Lindsay credits Snake River's sustained Asian growth in part to assistance from the U.S. Meat Export Federation, which has helped open new markets for the Idaho company. By sharing its local intelligence and two decades of experience with U.S. exporters, traders, buyers, end users, and processors in Far East markets, the federation helped boost Snake River's sales throughout Asia The trade association has offices in Seoul, Tokyo, Osaka, Hong Kong, Shanghai, Singapore, Taipei.

"USMEF is extremely well entrenched in Japan, and they know the surrounding countries' markets very well," Lindsey says. "They have been extremely helpful in opening some doors, and frankly, we give USMEF something unique to talk about. It's easy for us to differentiate ourselves from the IBPs and Cargills."

Building on success
Snake River's parent company is Boise-based Agri Beef Co., the nation's eighth- largest feedlot operator. Agri Beef is a 35-year-old privately held agribusiness with diversified operations that include liquid feed formulation and manufacturing for the cattle industry, and ranching and cattle feeding operations in the Northwest and Kansas.
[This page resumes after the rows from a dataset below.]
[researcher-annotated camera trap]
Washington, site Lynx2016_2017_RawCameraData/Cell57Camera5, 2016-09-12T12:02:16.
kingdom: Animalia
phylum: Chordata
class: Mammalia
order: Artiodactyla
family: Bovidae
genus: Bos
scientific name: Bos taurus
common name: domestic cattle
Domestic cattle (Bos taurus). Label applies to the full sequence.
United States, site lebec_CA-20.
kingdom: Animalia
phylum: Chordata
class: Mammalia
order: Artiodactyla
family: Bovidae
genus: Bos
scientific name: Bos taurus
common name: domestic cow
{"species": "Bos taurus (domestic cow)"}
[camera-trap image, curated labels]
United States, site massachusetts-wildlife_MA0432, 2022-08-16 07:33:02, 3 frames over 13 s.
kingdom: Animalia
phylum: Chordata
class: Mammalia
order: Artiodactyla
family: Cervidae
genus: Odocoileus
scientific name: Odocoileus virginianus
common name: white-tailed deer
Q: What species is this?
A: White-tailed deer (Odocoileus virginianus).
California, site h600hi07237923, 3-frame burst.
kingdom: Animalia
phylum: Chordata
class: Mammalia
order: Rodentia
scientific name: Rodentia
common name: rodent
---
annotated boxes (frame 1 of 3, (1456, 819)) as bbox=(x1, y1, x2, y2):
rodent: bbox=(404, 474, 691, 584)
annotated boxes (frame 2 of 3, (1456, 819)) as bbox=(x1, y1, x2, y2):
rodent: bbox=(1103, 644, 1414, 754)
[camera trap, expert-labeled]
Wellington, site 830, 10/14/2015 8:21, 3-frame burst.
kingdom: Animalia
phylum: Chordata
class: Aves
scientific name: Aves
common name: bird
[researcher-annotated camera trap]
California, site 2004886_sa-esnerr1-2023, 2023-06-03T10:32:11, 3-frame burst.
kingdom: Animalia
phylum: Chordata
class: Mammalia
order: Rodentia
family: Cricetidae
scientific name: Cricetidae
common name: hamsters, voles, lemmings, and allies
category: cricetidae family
In May, Agri Beef bought Washington Beef, a Toppenish, Wash.-based meat packing company, from its Japanese owners, a deal that Snake River CEO Robert Rebholtz Jr. says "provides us with a great geographic and strategic fit for our long range goals."

Rebholtz, who assumed his position in 1997 after his father passed away unex- pectedly, says Snake River has yet to fully leverage its growth potential, and he believes U.S. consumers are becoming increasingly sophisticated in their protein purchasing.

"That should spell continued growth for us," Rebholtz says. "I think we have yet to get a firm handle on just how big the domestic market for Kobe beef really is."

Snake River has recently inked regional distribution deals with strategic partners that now give the company coverage of all 48 contiguous states. With its new partners, Lindsey says Snake River plans to become even more aggressive in pursuing high-end restaurants as the company begins to diversifies its product line.

More than just beef
In March, Snake River started selling American Kurobuta Pork in the United States. Kurobuta is an all-natural Berkshire Pork celebrated in Japan, and has long been the symbol of the highest quality pork available, but has not been widely distributed in the United States, until now. Compared with traditional white pork, Kurobuta Pork is darker and more flavorful, says Theiler, and "retains significantly more moisture after cooking which translates into a juicier product."

On the horizon, Snake River may add a high-end lamb or veal product.
"We are not the kind of company that stands still:' says Rebholtz.